これは、パトリスが書いている「生きている」か「死んでいる」かという発想から考えるとわかりやすい。

家のなかに死んだものがたくさんあると、家のパワーはどんどん下がってしまう。だから思い切って、”必要なもの”、”生きているもの”とだけ一緒に暮らすようにしたほうがいい。

持ち物を減らすときの基準は「不必要なモノ」がスタンダード。でも「必要だけれども死んでいるモノ」もあることに目を向けるのがポイントではないか。持ち物がミニマルになったって、残されたモノが死んでいたら、死んでいるモノに囲まれたつまらない暮らしじゃないか。「少ないけど豊かにみえない」というときは、その持ち物や空間が死んでいるからと疑ったほうがいい。

「生きている」「死んでいる」というのは主観でしかない。本人が自分の価値観でチョイスしたモノであれば、そのモノの価格と関係なく「生きている」ものになる。
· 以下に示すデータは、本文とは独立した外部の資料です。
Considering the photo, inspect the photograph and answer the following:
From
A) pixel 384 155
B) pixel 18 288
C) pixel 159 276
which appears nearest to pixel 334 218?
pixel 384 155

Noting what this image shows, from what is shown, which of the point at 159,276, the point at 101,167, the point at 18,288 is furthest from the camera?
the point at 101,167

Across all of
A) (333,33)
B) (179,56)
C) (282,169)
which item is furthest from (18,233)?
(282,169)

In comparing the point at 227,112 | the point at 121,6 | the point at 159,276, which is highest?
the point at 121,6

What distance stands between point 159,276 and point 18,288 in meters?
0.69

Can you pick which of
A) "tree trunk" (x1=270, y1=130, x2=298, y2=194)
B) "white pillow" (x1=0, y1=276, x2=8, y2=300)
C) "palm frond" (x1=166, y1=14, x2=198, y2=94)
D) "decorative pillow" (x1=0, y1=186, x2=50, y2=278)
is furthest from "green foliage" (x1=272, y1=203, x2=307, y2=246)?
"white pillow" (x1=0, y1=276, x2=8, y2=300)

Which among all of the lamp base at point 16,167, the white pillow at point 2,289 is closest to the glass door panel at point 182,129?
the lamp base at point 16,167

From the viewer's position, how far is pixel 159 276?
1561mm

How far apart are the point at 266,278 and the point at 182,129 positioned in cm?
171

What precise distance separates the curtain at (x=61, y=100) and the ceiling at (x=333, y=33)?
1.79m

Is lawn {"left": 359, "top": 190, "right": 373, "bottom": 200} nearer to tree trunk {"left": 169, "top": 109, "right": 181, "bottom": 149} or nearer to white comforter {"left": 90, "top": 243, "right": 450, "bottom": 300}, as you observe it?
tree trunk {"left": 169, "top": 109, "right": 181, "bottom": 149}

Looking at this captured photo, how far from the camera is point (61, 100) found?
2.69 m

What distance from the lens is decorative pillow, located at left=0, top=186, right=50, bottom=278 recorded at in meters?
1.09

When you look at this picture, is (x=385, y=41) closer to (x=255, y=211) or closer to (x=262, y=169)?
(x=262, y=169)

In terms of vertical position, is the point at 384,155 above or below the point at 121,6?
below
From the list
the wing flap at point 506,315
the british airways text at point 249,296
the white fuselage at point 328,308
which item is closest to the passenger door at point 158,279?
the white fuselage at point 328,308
しかし、本人の主観が歪んでいる場合があることも注意しなくてはならない。

たとえば、100円ショップで買ったモノ。同じ100円のモノでも「生きている」と心から感じている人もいる反面、「生きている」と思い込もうとしている人もいる。「100円のモノで十分」と口では言っていても、心のどこかではもっと品質のよいモノがほしくて、その感情にフタをしている状態だ。人間は細かいニュアンスを感じとる動物なので、端から見ていても無理をしているのがわかってしまうのです。そして、そういう人の持ち物は死んでいるように見えるのだと思います。

私に関して言えば、パトリスが書いているように、お気に入りの道具を手にいれたいタイプ。コロコロと移住をしない人の場合は、コストよりも品質を優先させたほうが「生きている」暮らしになりやすいように思う。

言うまでもなく調理器具は、ただの道具ではない。”料理を作る気持ち”にすごく影響してくるものなんだ。100円ショップでもたいていの器具が揃うかもしれないけれど、ぜひとも、本当に自分にフィットするものを選んでほしい。
お気に入りの道具を手にいれよう。自分の雰囲気に似合った、一緒にワクワクできる道具を。ひとつお気に入りが増えるたびに、また料理と仲良くしたくなること間違いなしだ。
すごく素敵な芸術家の仕事に触れたときたとえば、腕利きの宮大工の手がけた建造物とか、エルメスの職人が手がけたバッグとかーそういう”完璧な美しさ”に触れたときもやっぱり、天国を感じることができる。